Auf der anderen Seite gibt es auch einige kreative Formate, die ohne Corona so nicht entstanden wären. Etwa die Sommergespräche auf der Terrasse, die so gut angenommen wurden, dass sie als Terrassengespräche wöchentlich donnerstags von 15 bis 18 Uhr fortgesetzt werden. „Zu diesem freien Gespräch kommen viele vor allem ältere Menschen, um loszuwerden, was ihnen auf der Seele brennt, und um unter Leute zu kommen“, beschreibt Christiane Betz das Angebot, das auf der Terrasse des Stadtteilzentrums stattfindet.
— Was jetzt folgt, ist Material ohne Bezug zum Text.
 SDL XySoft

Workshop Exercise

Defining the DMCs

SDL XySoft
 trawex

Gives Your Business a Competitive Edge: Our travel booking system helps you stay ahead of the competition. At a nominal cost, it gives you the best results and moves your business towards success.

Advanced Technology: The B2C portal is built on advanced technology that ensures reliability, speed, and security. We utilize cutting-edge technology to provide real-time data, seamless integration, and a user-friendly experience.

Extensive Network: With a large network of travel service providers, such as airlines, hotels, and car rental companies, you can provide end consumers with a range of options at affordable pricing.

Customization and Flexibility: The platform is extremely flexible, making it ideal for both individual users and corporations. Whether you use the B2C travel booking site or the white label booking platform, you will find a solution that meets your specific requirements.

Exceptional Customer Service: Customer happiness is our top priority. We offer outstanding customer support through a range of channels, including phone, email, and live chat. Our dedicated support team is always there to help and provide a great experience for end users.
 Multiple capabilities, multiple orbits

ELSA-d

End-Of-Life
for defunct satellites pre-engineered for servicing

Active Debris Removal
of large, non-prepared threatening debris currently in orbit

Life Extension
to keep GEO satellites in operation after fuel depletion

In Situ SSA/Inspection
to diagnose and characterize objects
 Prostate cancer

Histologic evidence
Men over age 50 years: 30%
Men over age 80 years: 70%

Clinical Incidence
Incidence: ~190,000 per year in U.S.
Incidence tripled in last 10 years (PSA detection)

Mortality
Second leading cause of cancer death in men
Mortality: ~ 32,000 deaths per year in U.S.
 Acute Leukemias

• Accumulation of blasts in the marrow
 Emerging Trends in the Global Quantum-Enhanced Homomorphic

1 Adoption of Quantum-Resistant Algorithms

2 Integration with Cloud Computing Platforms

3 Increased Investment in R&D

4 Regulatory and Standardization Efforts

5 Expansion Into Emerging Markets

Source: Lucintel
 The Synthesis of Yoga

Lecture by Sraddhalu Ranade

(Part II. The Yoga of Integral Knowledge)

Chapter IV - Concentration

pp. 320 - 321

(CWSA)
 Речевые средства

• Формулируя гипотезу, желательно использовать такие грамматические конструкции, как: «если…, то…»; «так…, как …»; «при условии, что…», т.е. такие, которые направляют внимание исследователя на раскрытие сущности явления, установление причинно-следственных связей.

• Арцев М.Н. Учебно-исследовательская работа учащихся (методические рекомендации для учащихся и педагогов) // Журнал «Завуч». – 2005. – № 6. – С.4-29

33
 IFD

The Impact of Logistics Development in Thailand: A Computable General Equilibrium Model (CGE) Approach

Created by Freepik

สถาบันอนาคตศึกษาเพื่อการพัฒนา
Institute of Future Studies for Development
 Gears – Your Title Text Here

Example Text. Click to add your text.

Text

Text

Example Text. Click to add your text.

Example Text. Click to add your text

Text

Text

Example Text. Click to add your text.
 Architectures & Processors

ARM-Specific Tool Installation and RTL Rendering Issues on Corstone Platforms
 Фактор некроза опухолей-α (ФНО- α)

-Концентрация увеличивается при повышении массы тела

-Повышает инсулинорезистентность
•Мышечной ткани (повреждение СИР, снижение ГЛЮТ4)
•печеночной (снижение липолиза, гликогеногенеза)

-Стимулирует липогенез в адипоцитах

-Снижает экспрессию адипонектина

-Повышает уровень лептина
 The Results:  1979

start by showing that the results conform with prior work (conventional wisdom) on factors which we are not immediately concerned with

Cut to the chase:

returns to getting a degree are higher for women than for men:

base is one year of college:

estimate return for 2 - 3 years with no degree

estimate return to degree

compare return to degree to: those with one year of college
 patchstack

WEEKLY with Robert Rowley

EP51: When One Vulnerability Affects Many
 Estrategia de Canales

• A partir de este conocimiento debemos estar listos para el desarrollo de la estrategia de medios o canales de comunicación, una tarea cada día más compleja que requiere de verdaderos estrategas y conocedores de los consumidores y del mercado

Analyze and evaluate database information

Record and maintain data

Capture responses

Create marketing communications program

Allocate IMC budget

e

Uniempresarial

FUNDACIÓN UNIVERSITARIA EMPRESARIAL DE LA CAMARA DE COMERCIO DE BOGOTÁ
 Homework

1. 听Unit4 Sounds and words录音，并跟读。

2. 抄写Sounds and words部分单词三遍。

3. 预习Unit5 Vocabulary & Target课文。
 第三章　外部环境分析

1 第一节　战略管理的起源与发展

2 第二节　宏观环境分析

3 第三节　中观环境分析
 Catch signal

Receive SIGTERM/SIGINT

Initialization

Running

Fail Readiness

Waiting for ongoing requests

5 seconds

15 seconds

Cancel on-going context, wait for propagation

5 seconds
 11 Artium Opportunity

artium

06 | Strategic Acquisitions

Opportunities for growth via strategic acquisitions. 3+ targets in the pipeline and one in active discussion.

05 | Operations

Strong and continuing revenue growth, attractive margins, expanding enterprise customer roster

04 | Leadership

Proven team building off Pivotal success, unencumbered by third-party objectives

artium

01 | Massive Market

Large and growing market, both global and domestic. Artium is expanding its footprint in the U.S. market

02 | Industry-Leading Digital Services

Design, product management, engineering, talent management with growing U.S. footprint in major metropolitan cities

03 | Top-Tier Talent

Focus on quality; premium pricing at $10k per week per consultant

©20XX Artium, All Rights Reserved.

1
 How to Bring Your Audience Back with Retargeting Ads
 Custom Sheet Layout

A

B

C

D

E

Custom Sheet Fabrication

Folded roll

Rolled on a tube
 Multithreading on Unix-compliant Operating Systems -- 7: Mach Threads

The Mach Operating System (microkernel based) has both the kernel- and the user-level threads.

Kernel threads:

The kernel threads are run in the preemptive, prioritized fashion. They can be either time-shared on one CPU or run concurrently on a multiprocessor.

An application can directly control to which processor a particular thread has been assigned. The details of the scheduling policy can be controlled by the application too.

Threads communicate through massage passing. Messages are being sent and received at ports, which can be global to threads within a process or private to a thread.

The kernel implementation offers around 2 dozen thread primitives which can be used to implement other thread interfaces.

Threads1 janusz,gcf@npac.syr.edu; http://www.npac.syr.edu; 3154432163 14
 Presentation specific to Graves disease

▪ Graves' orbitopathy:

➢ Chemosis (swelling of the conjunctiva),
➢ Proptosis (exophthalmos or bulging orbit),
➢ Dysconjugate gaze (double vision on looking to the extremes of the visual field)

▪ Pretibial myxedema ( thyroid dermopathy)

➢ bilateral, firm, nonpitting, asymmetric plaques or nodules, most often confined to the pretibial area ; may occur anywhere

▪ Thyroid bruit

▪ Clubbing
Auch Fahrradtouren und Outdoor-Aktivitäten stehen derzeit viele auf dem Programm. „Der internationale Gemeinschaftsgarten und generell das Thema Nachhaltigkeit sind gerade große Anziehungspunkte“, erklärt Martin Scharping.

Aktionen während des Lockdowns:„Wir wollten zeigen, dass wir trotzdem da sind“

Während des Lockdowns blieb das Zentrum mit einer Steine-Aktion und Regenbögen am Fenster sichtbar, setzte Zeichen der Gemeinschaft und Verbundenheit trotz Social Distancing. „Wir wollten zeigen, dass wir trotzdem da sind“, erinnert sich Christiane Betz. Einige Frauen trafen sich, um Masken zu nähen und so die Zeit sinnvoll zu füllen. „Das hat sie gerettet.“ Zudem gibt es einige Gruppen, die sich selbst gut organisieren und sich wie die Gartengruppe ohnehin draußen treffen.

Das reguläre Angebot wird von 25 bis 30 Gruppen gestaltet, die sich - entweder in Eigenregie oder unter Anleitung durch das Stadtteilzentrum oder Fachkräfte anderer Einrichtungen - wöchentlich, 14-tägig oder monatlich zusammenfinden. Dazu zählen eine Männergruppe, ein Frauentreffen, ein spanisches und ein italienisches Sprachcafé und eine Arabische Frauengruppe. Mittlerweile sind Treffen im Stadtteilzentrum unter Einhaltung des Hygienekonzepts mit maximal acht Personen wieder möglich. Das Angebot wird derzeit von rund 15 Gruppen genutzt.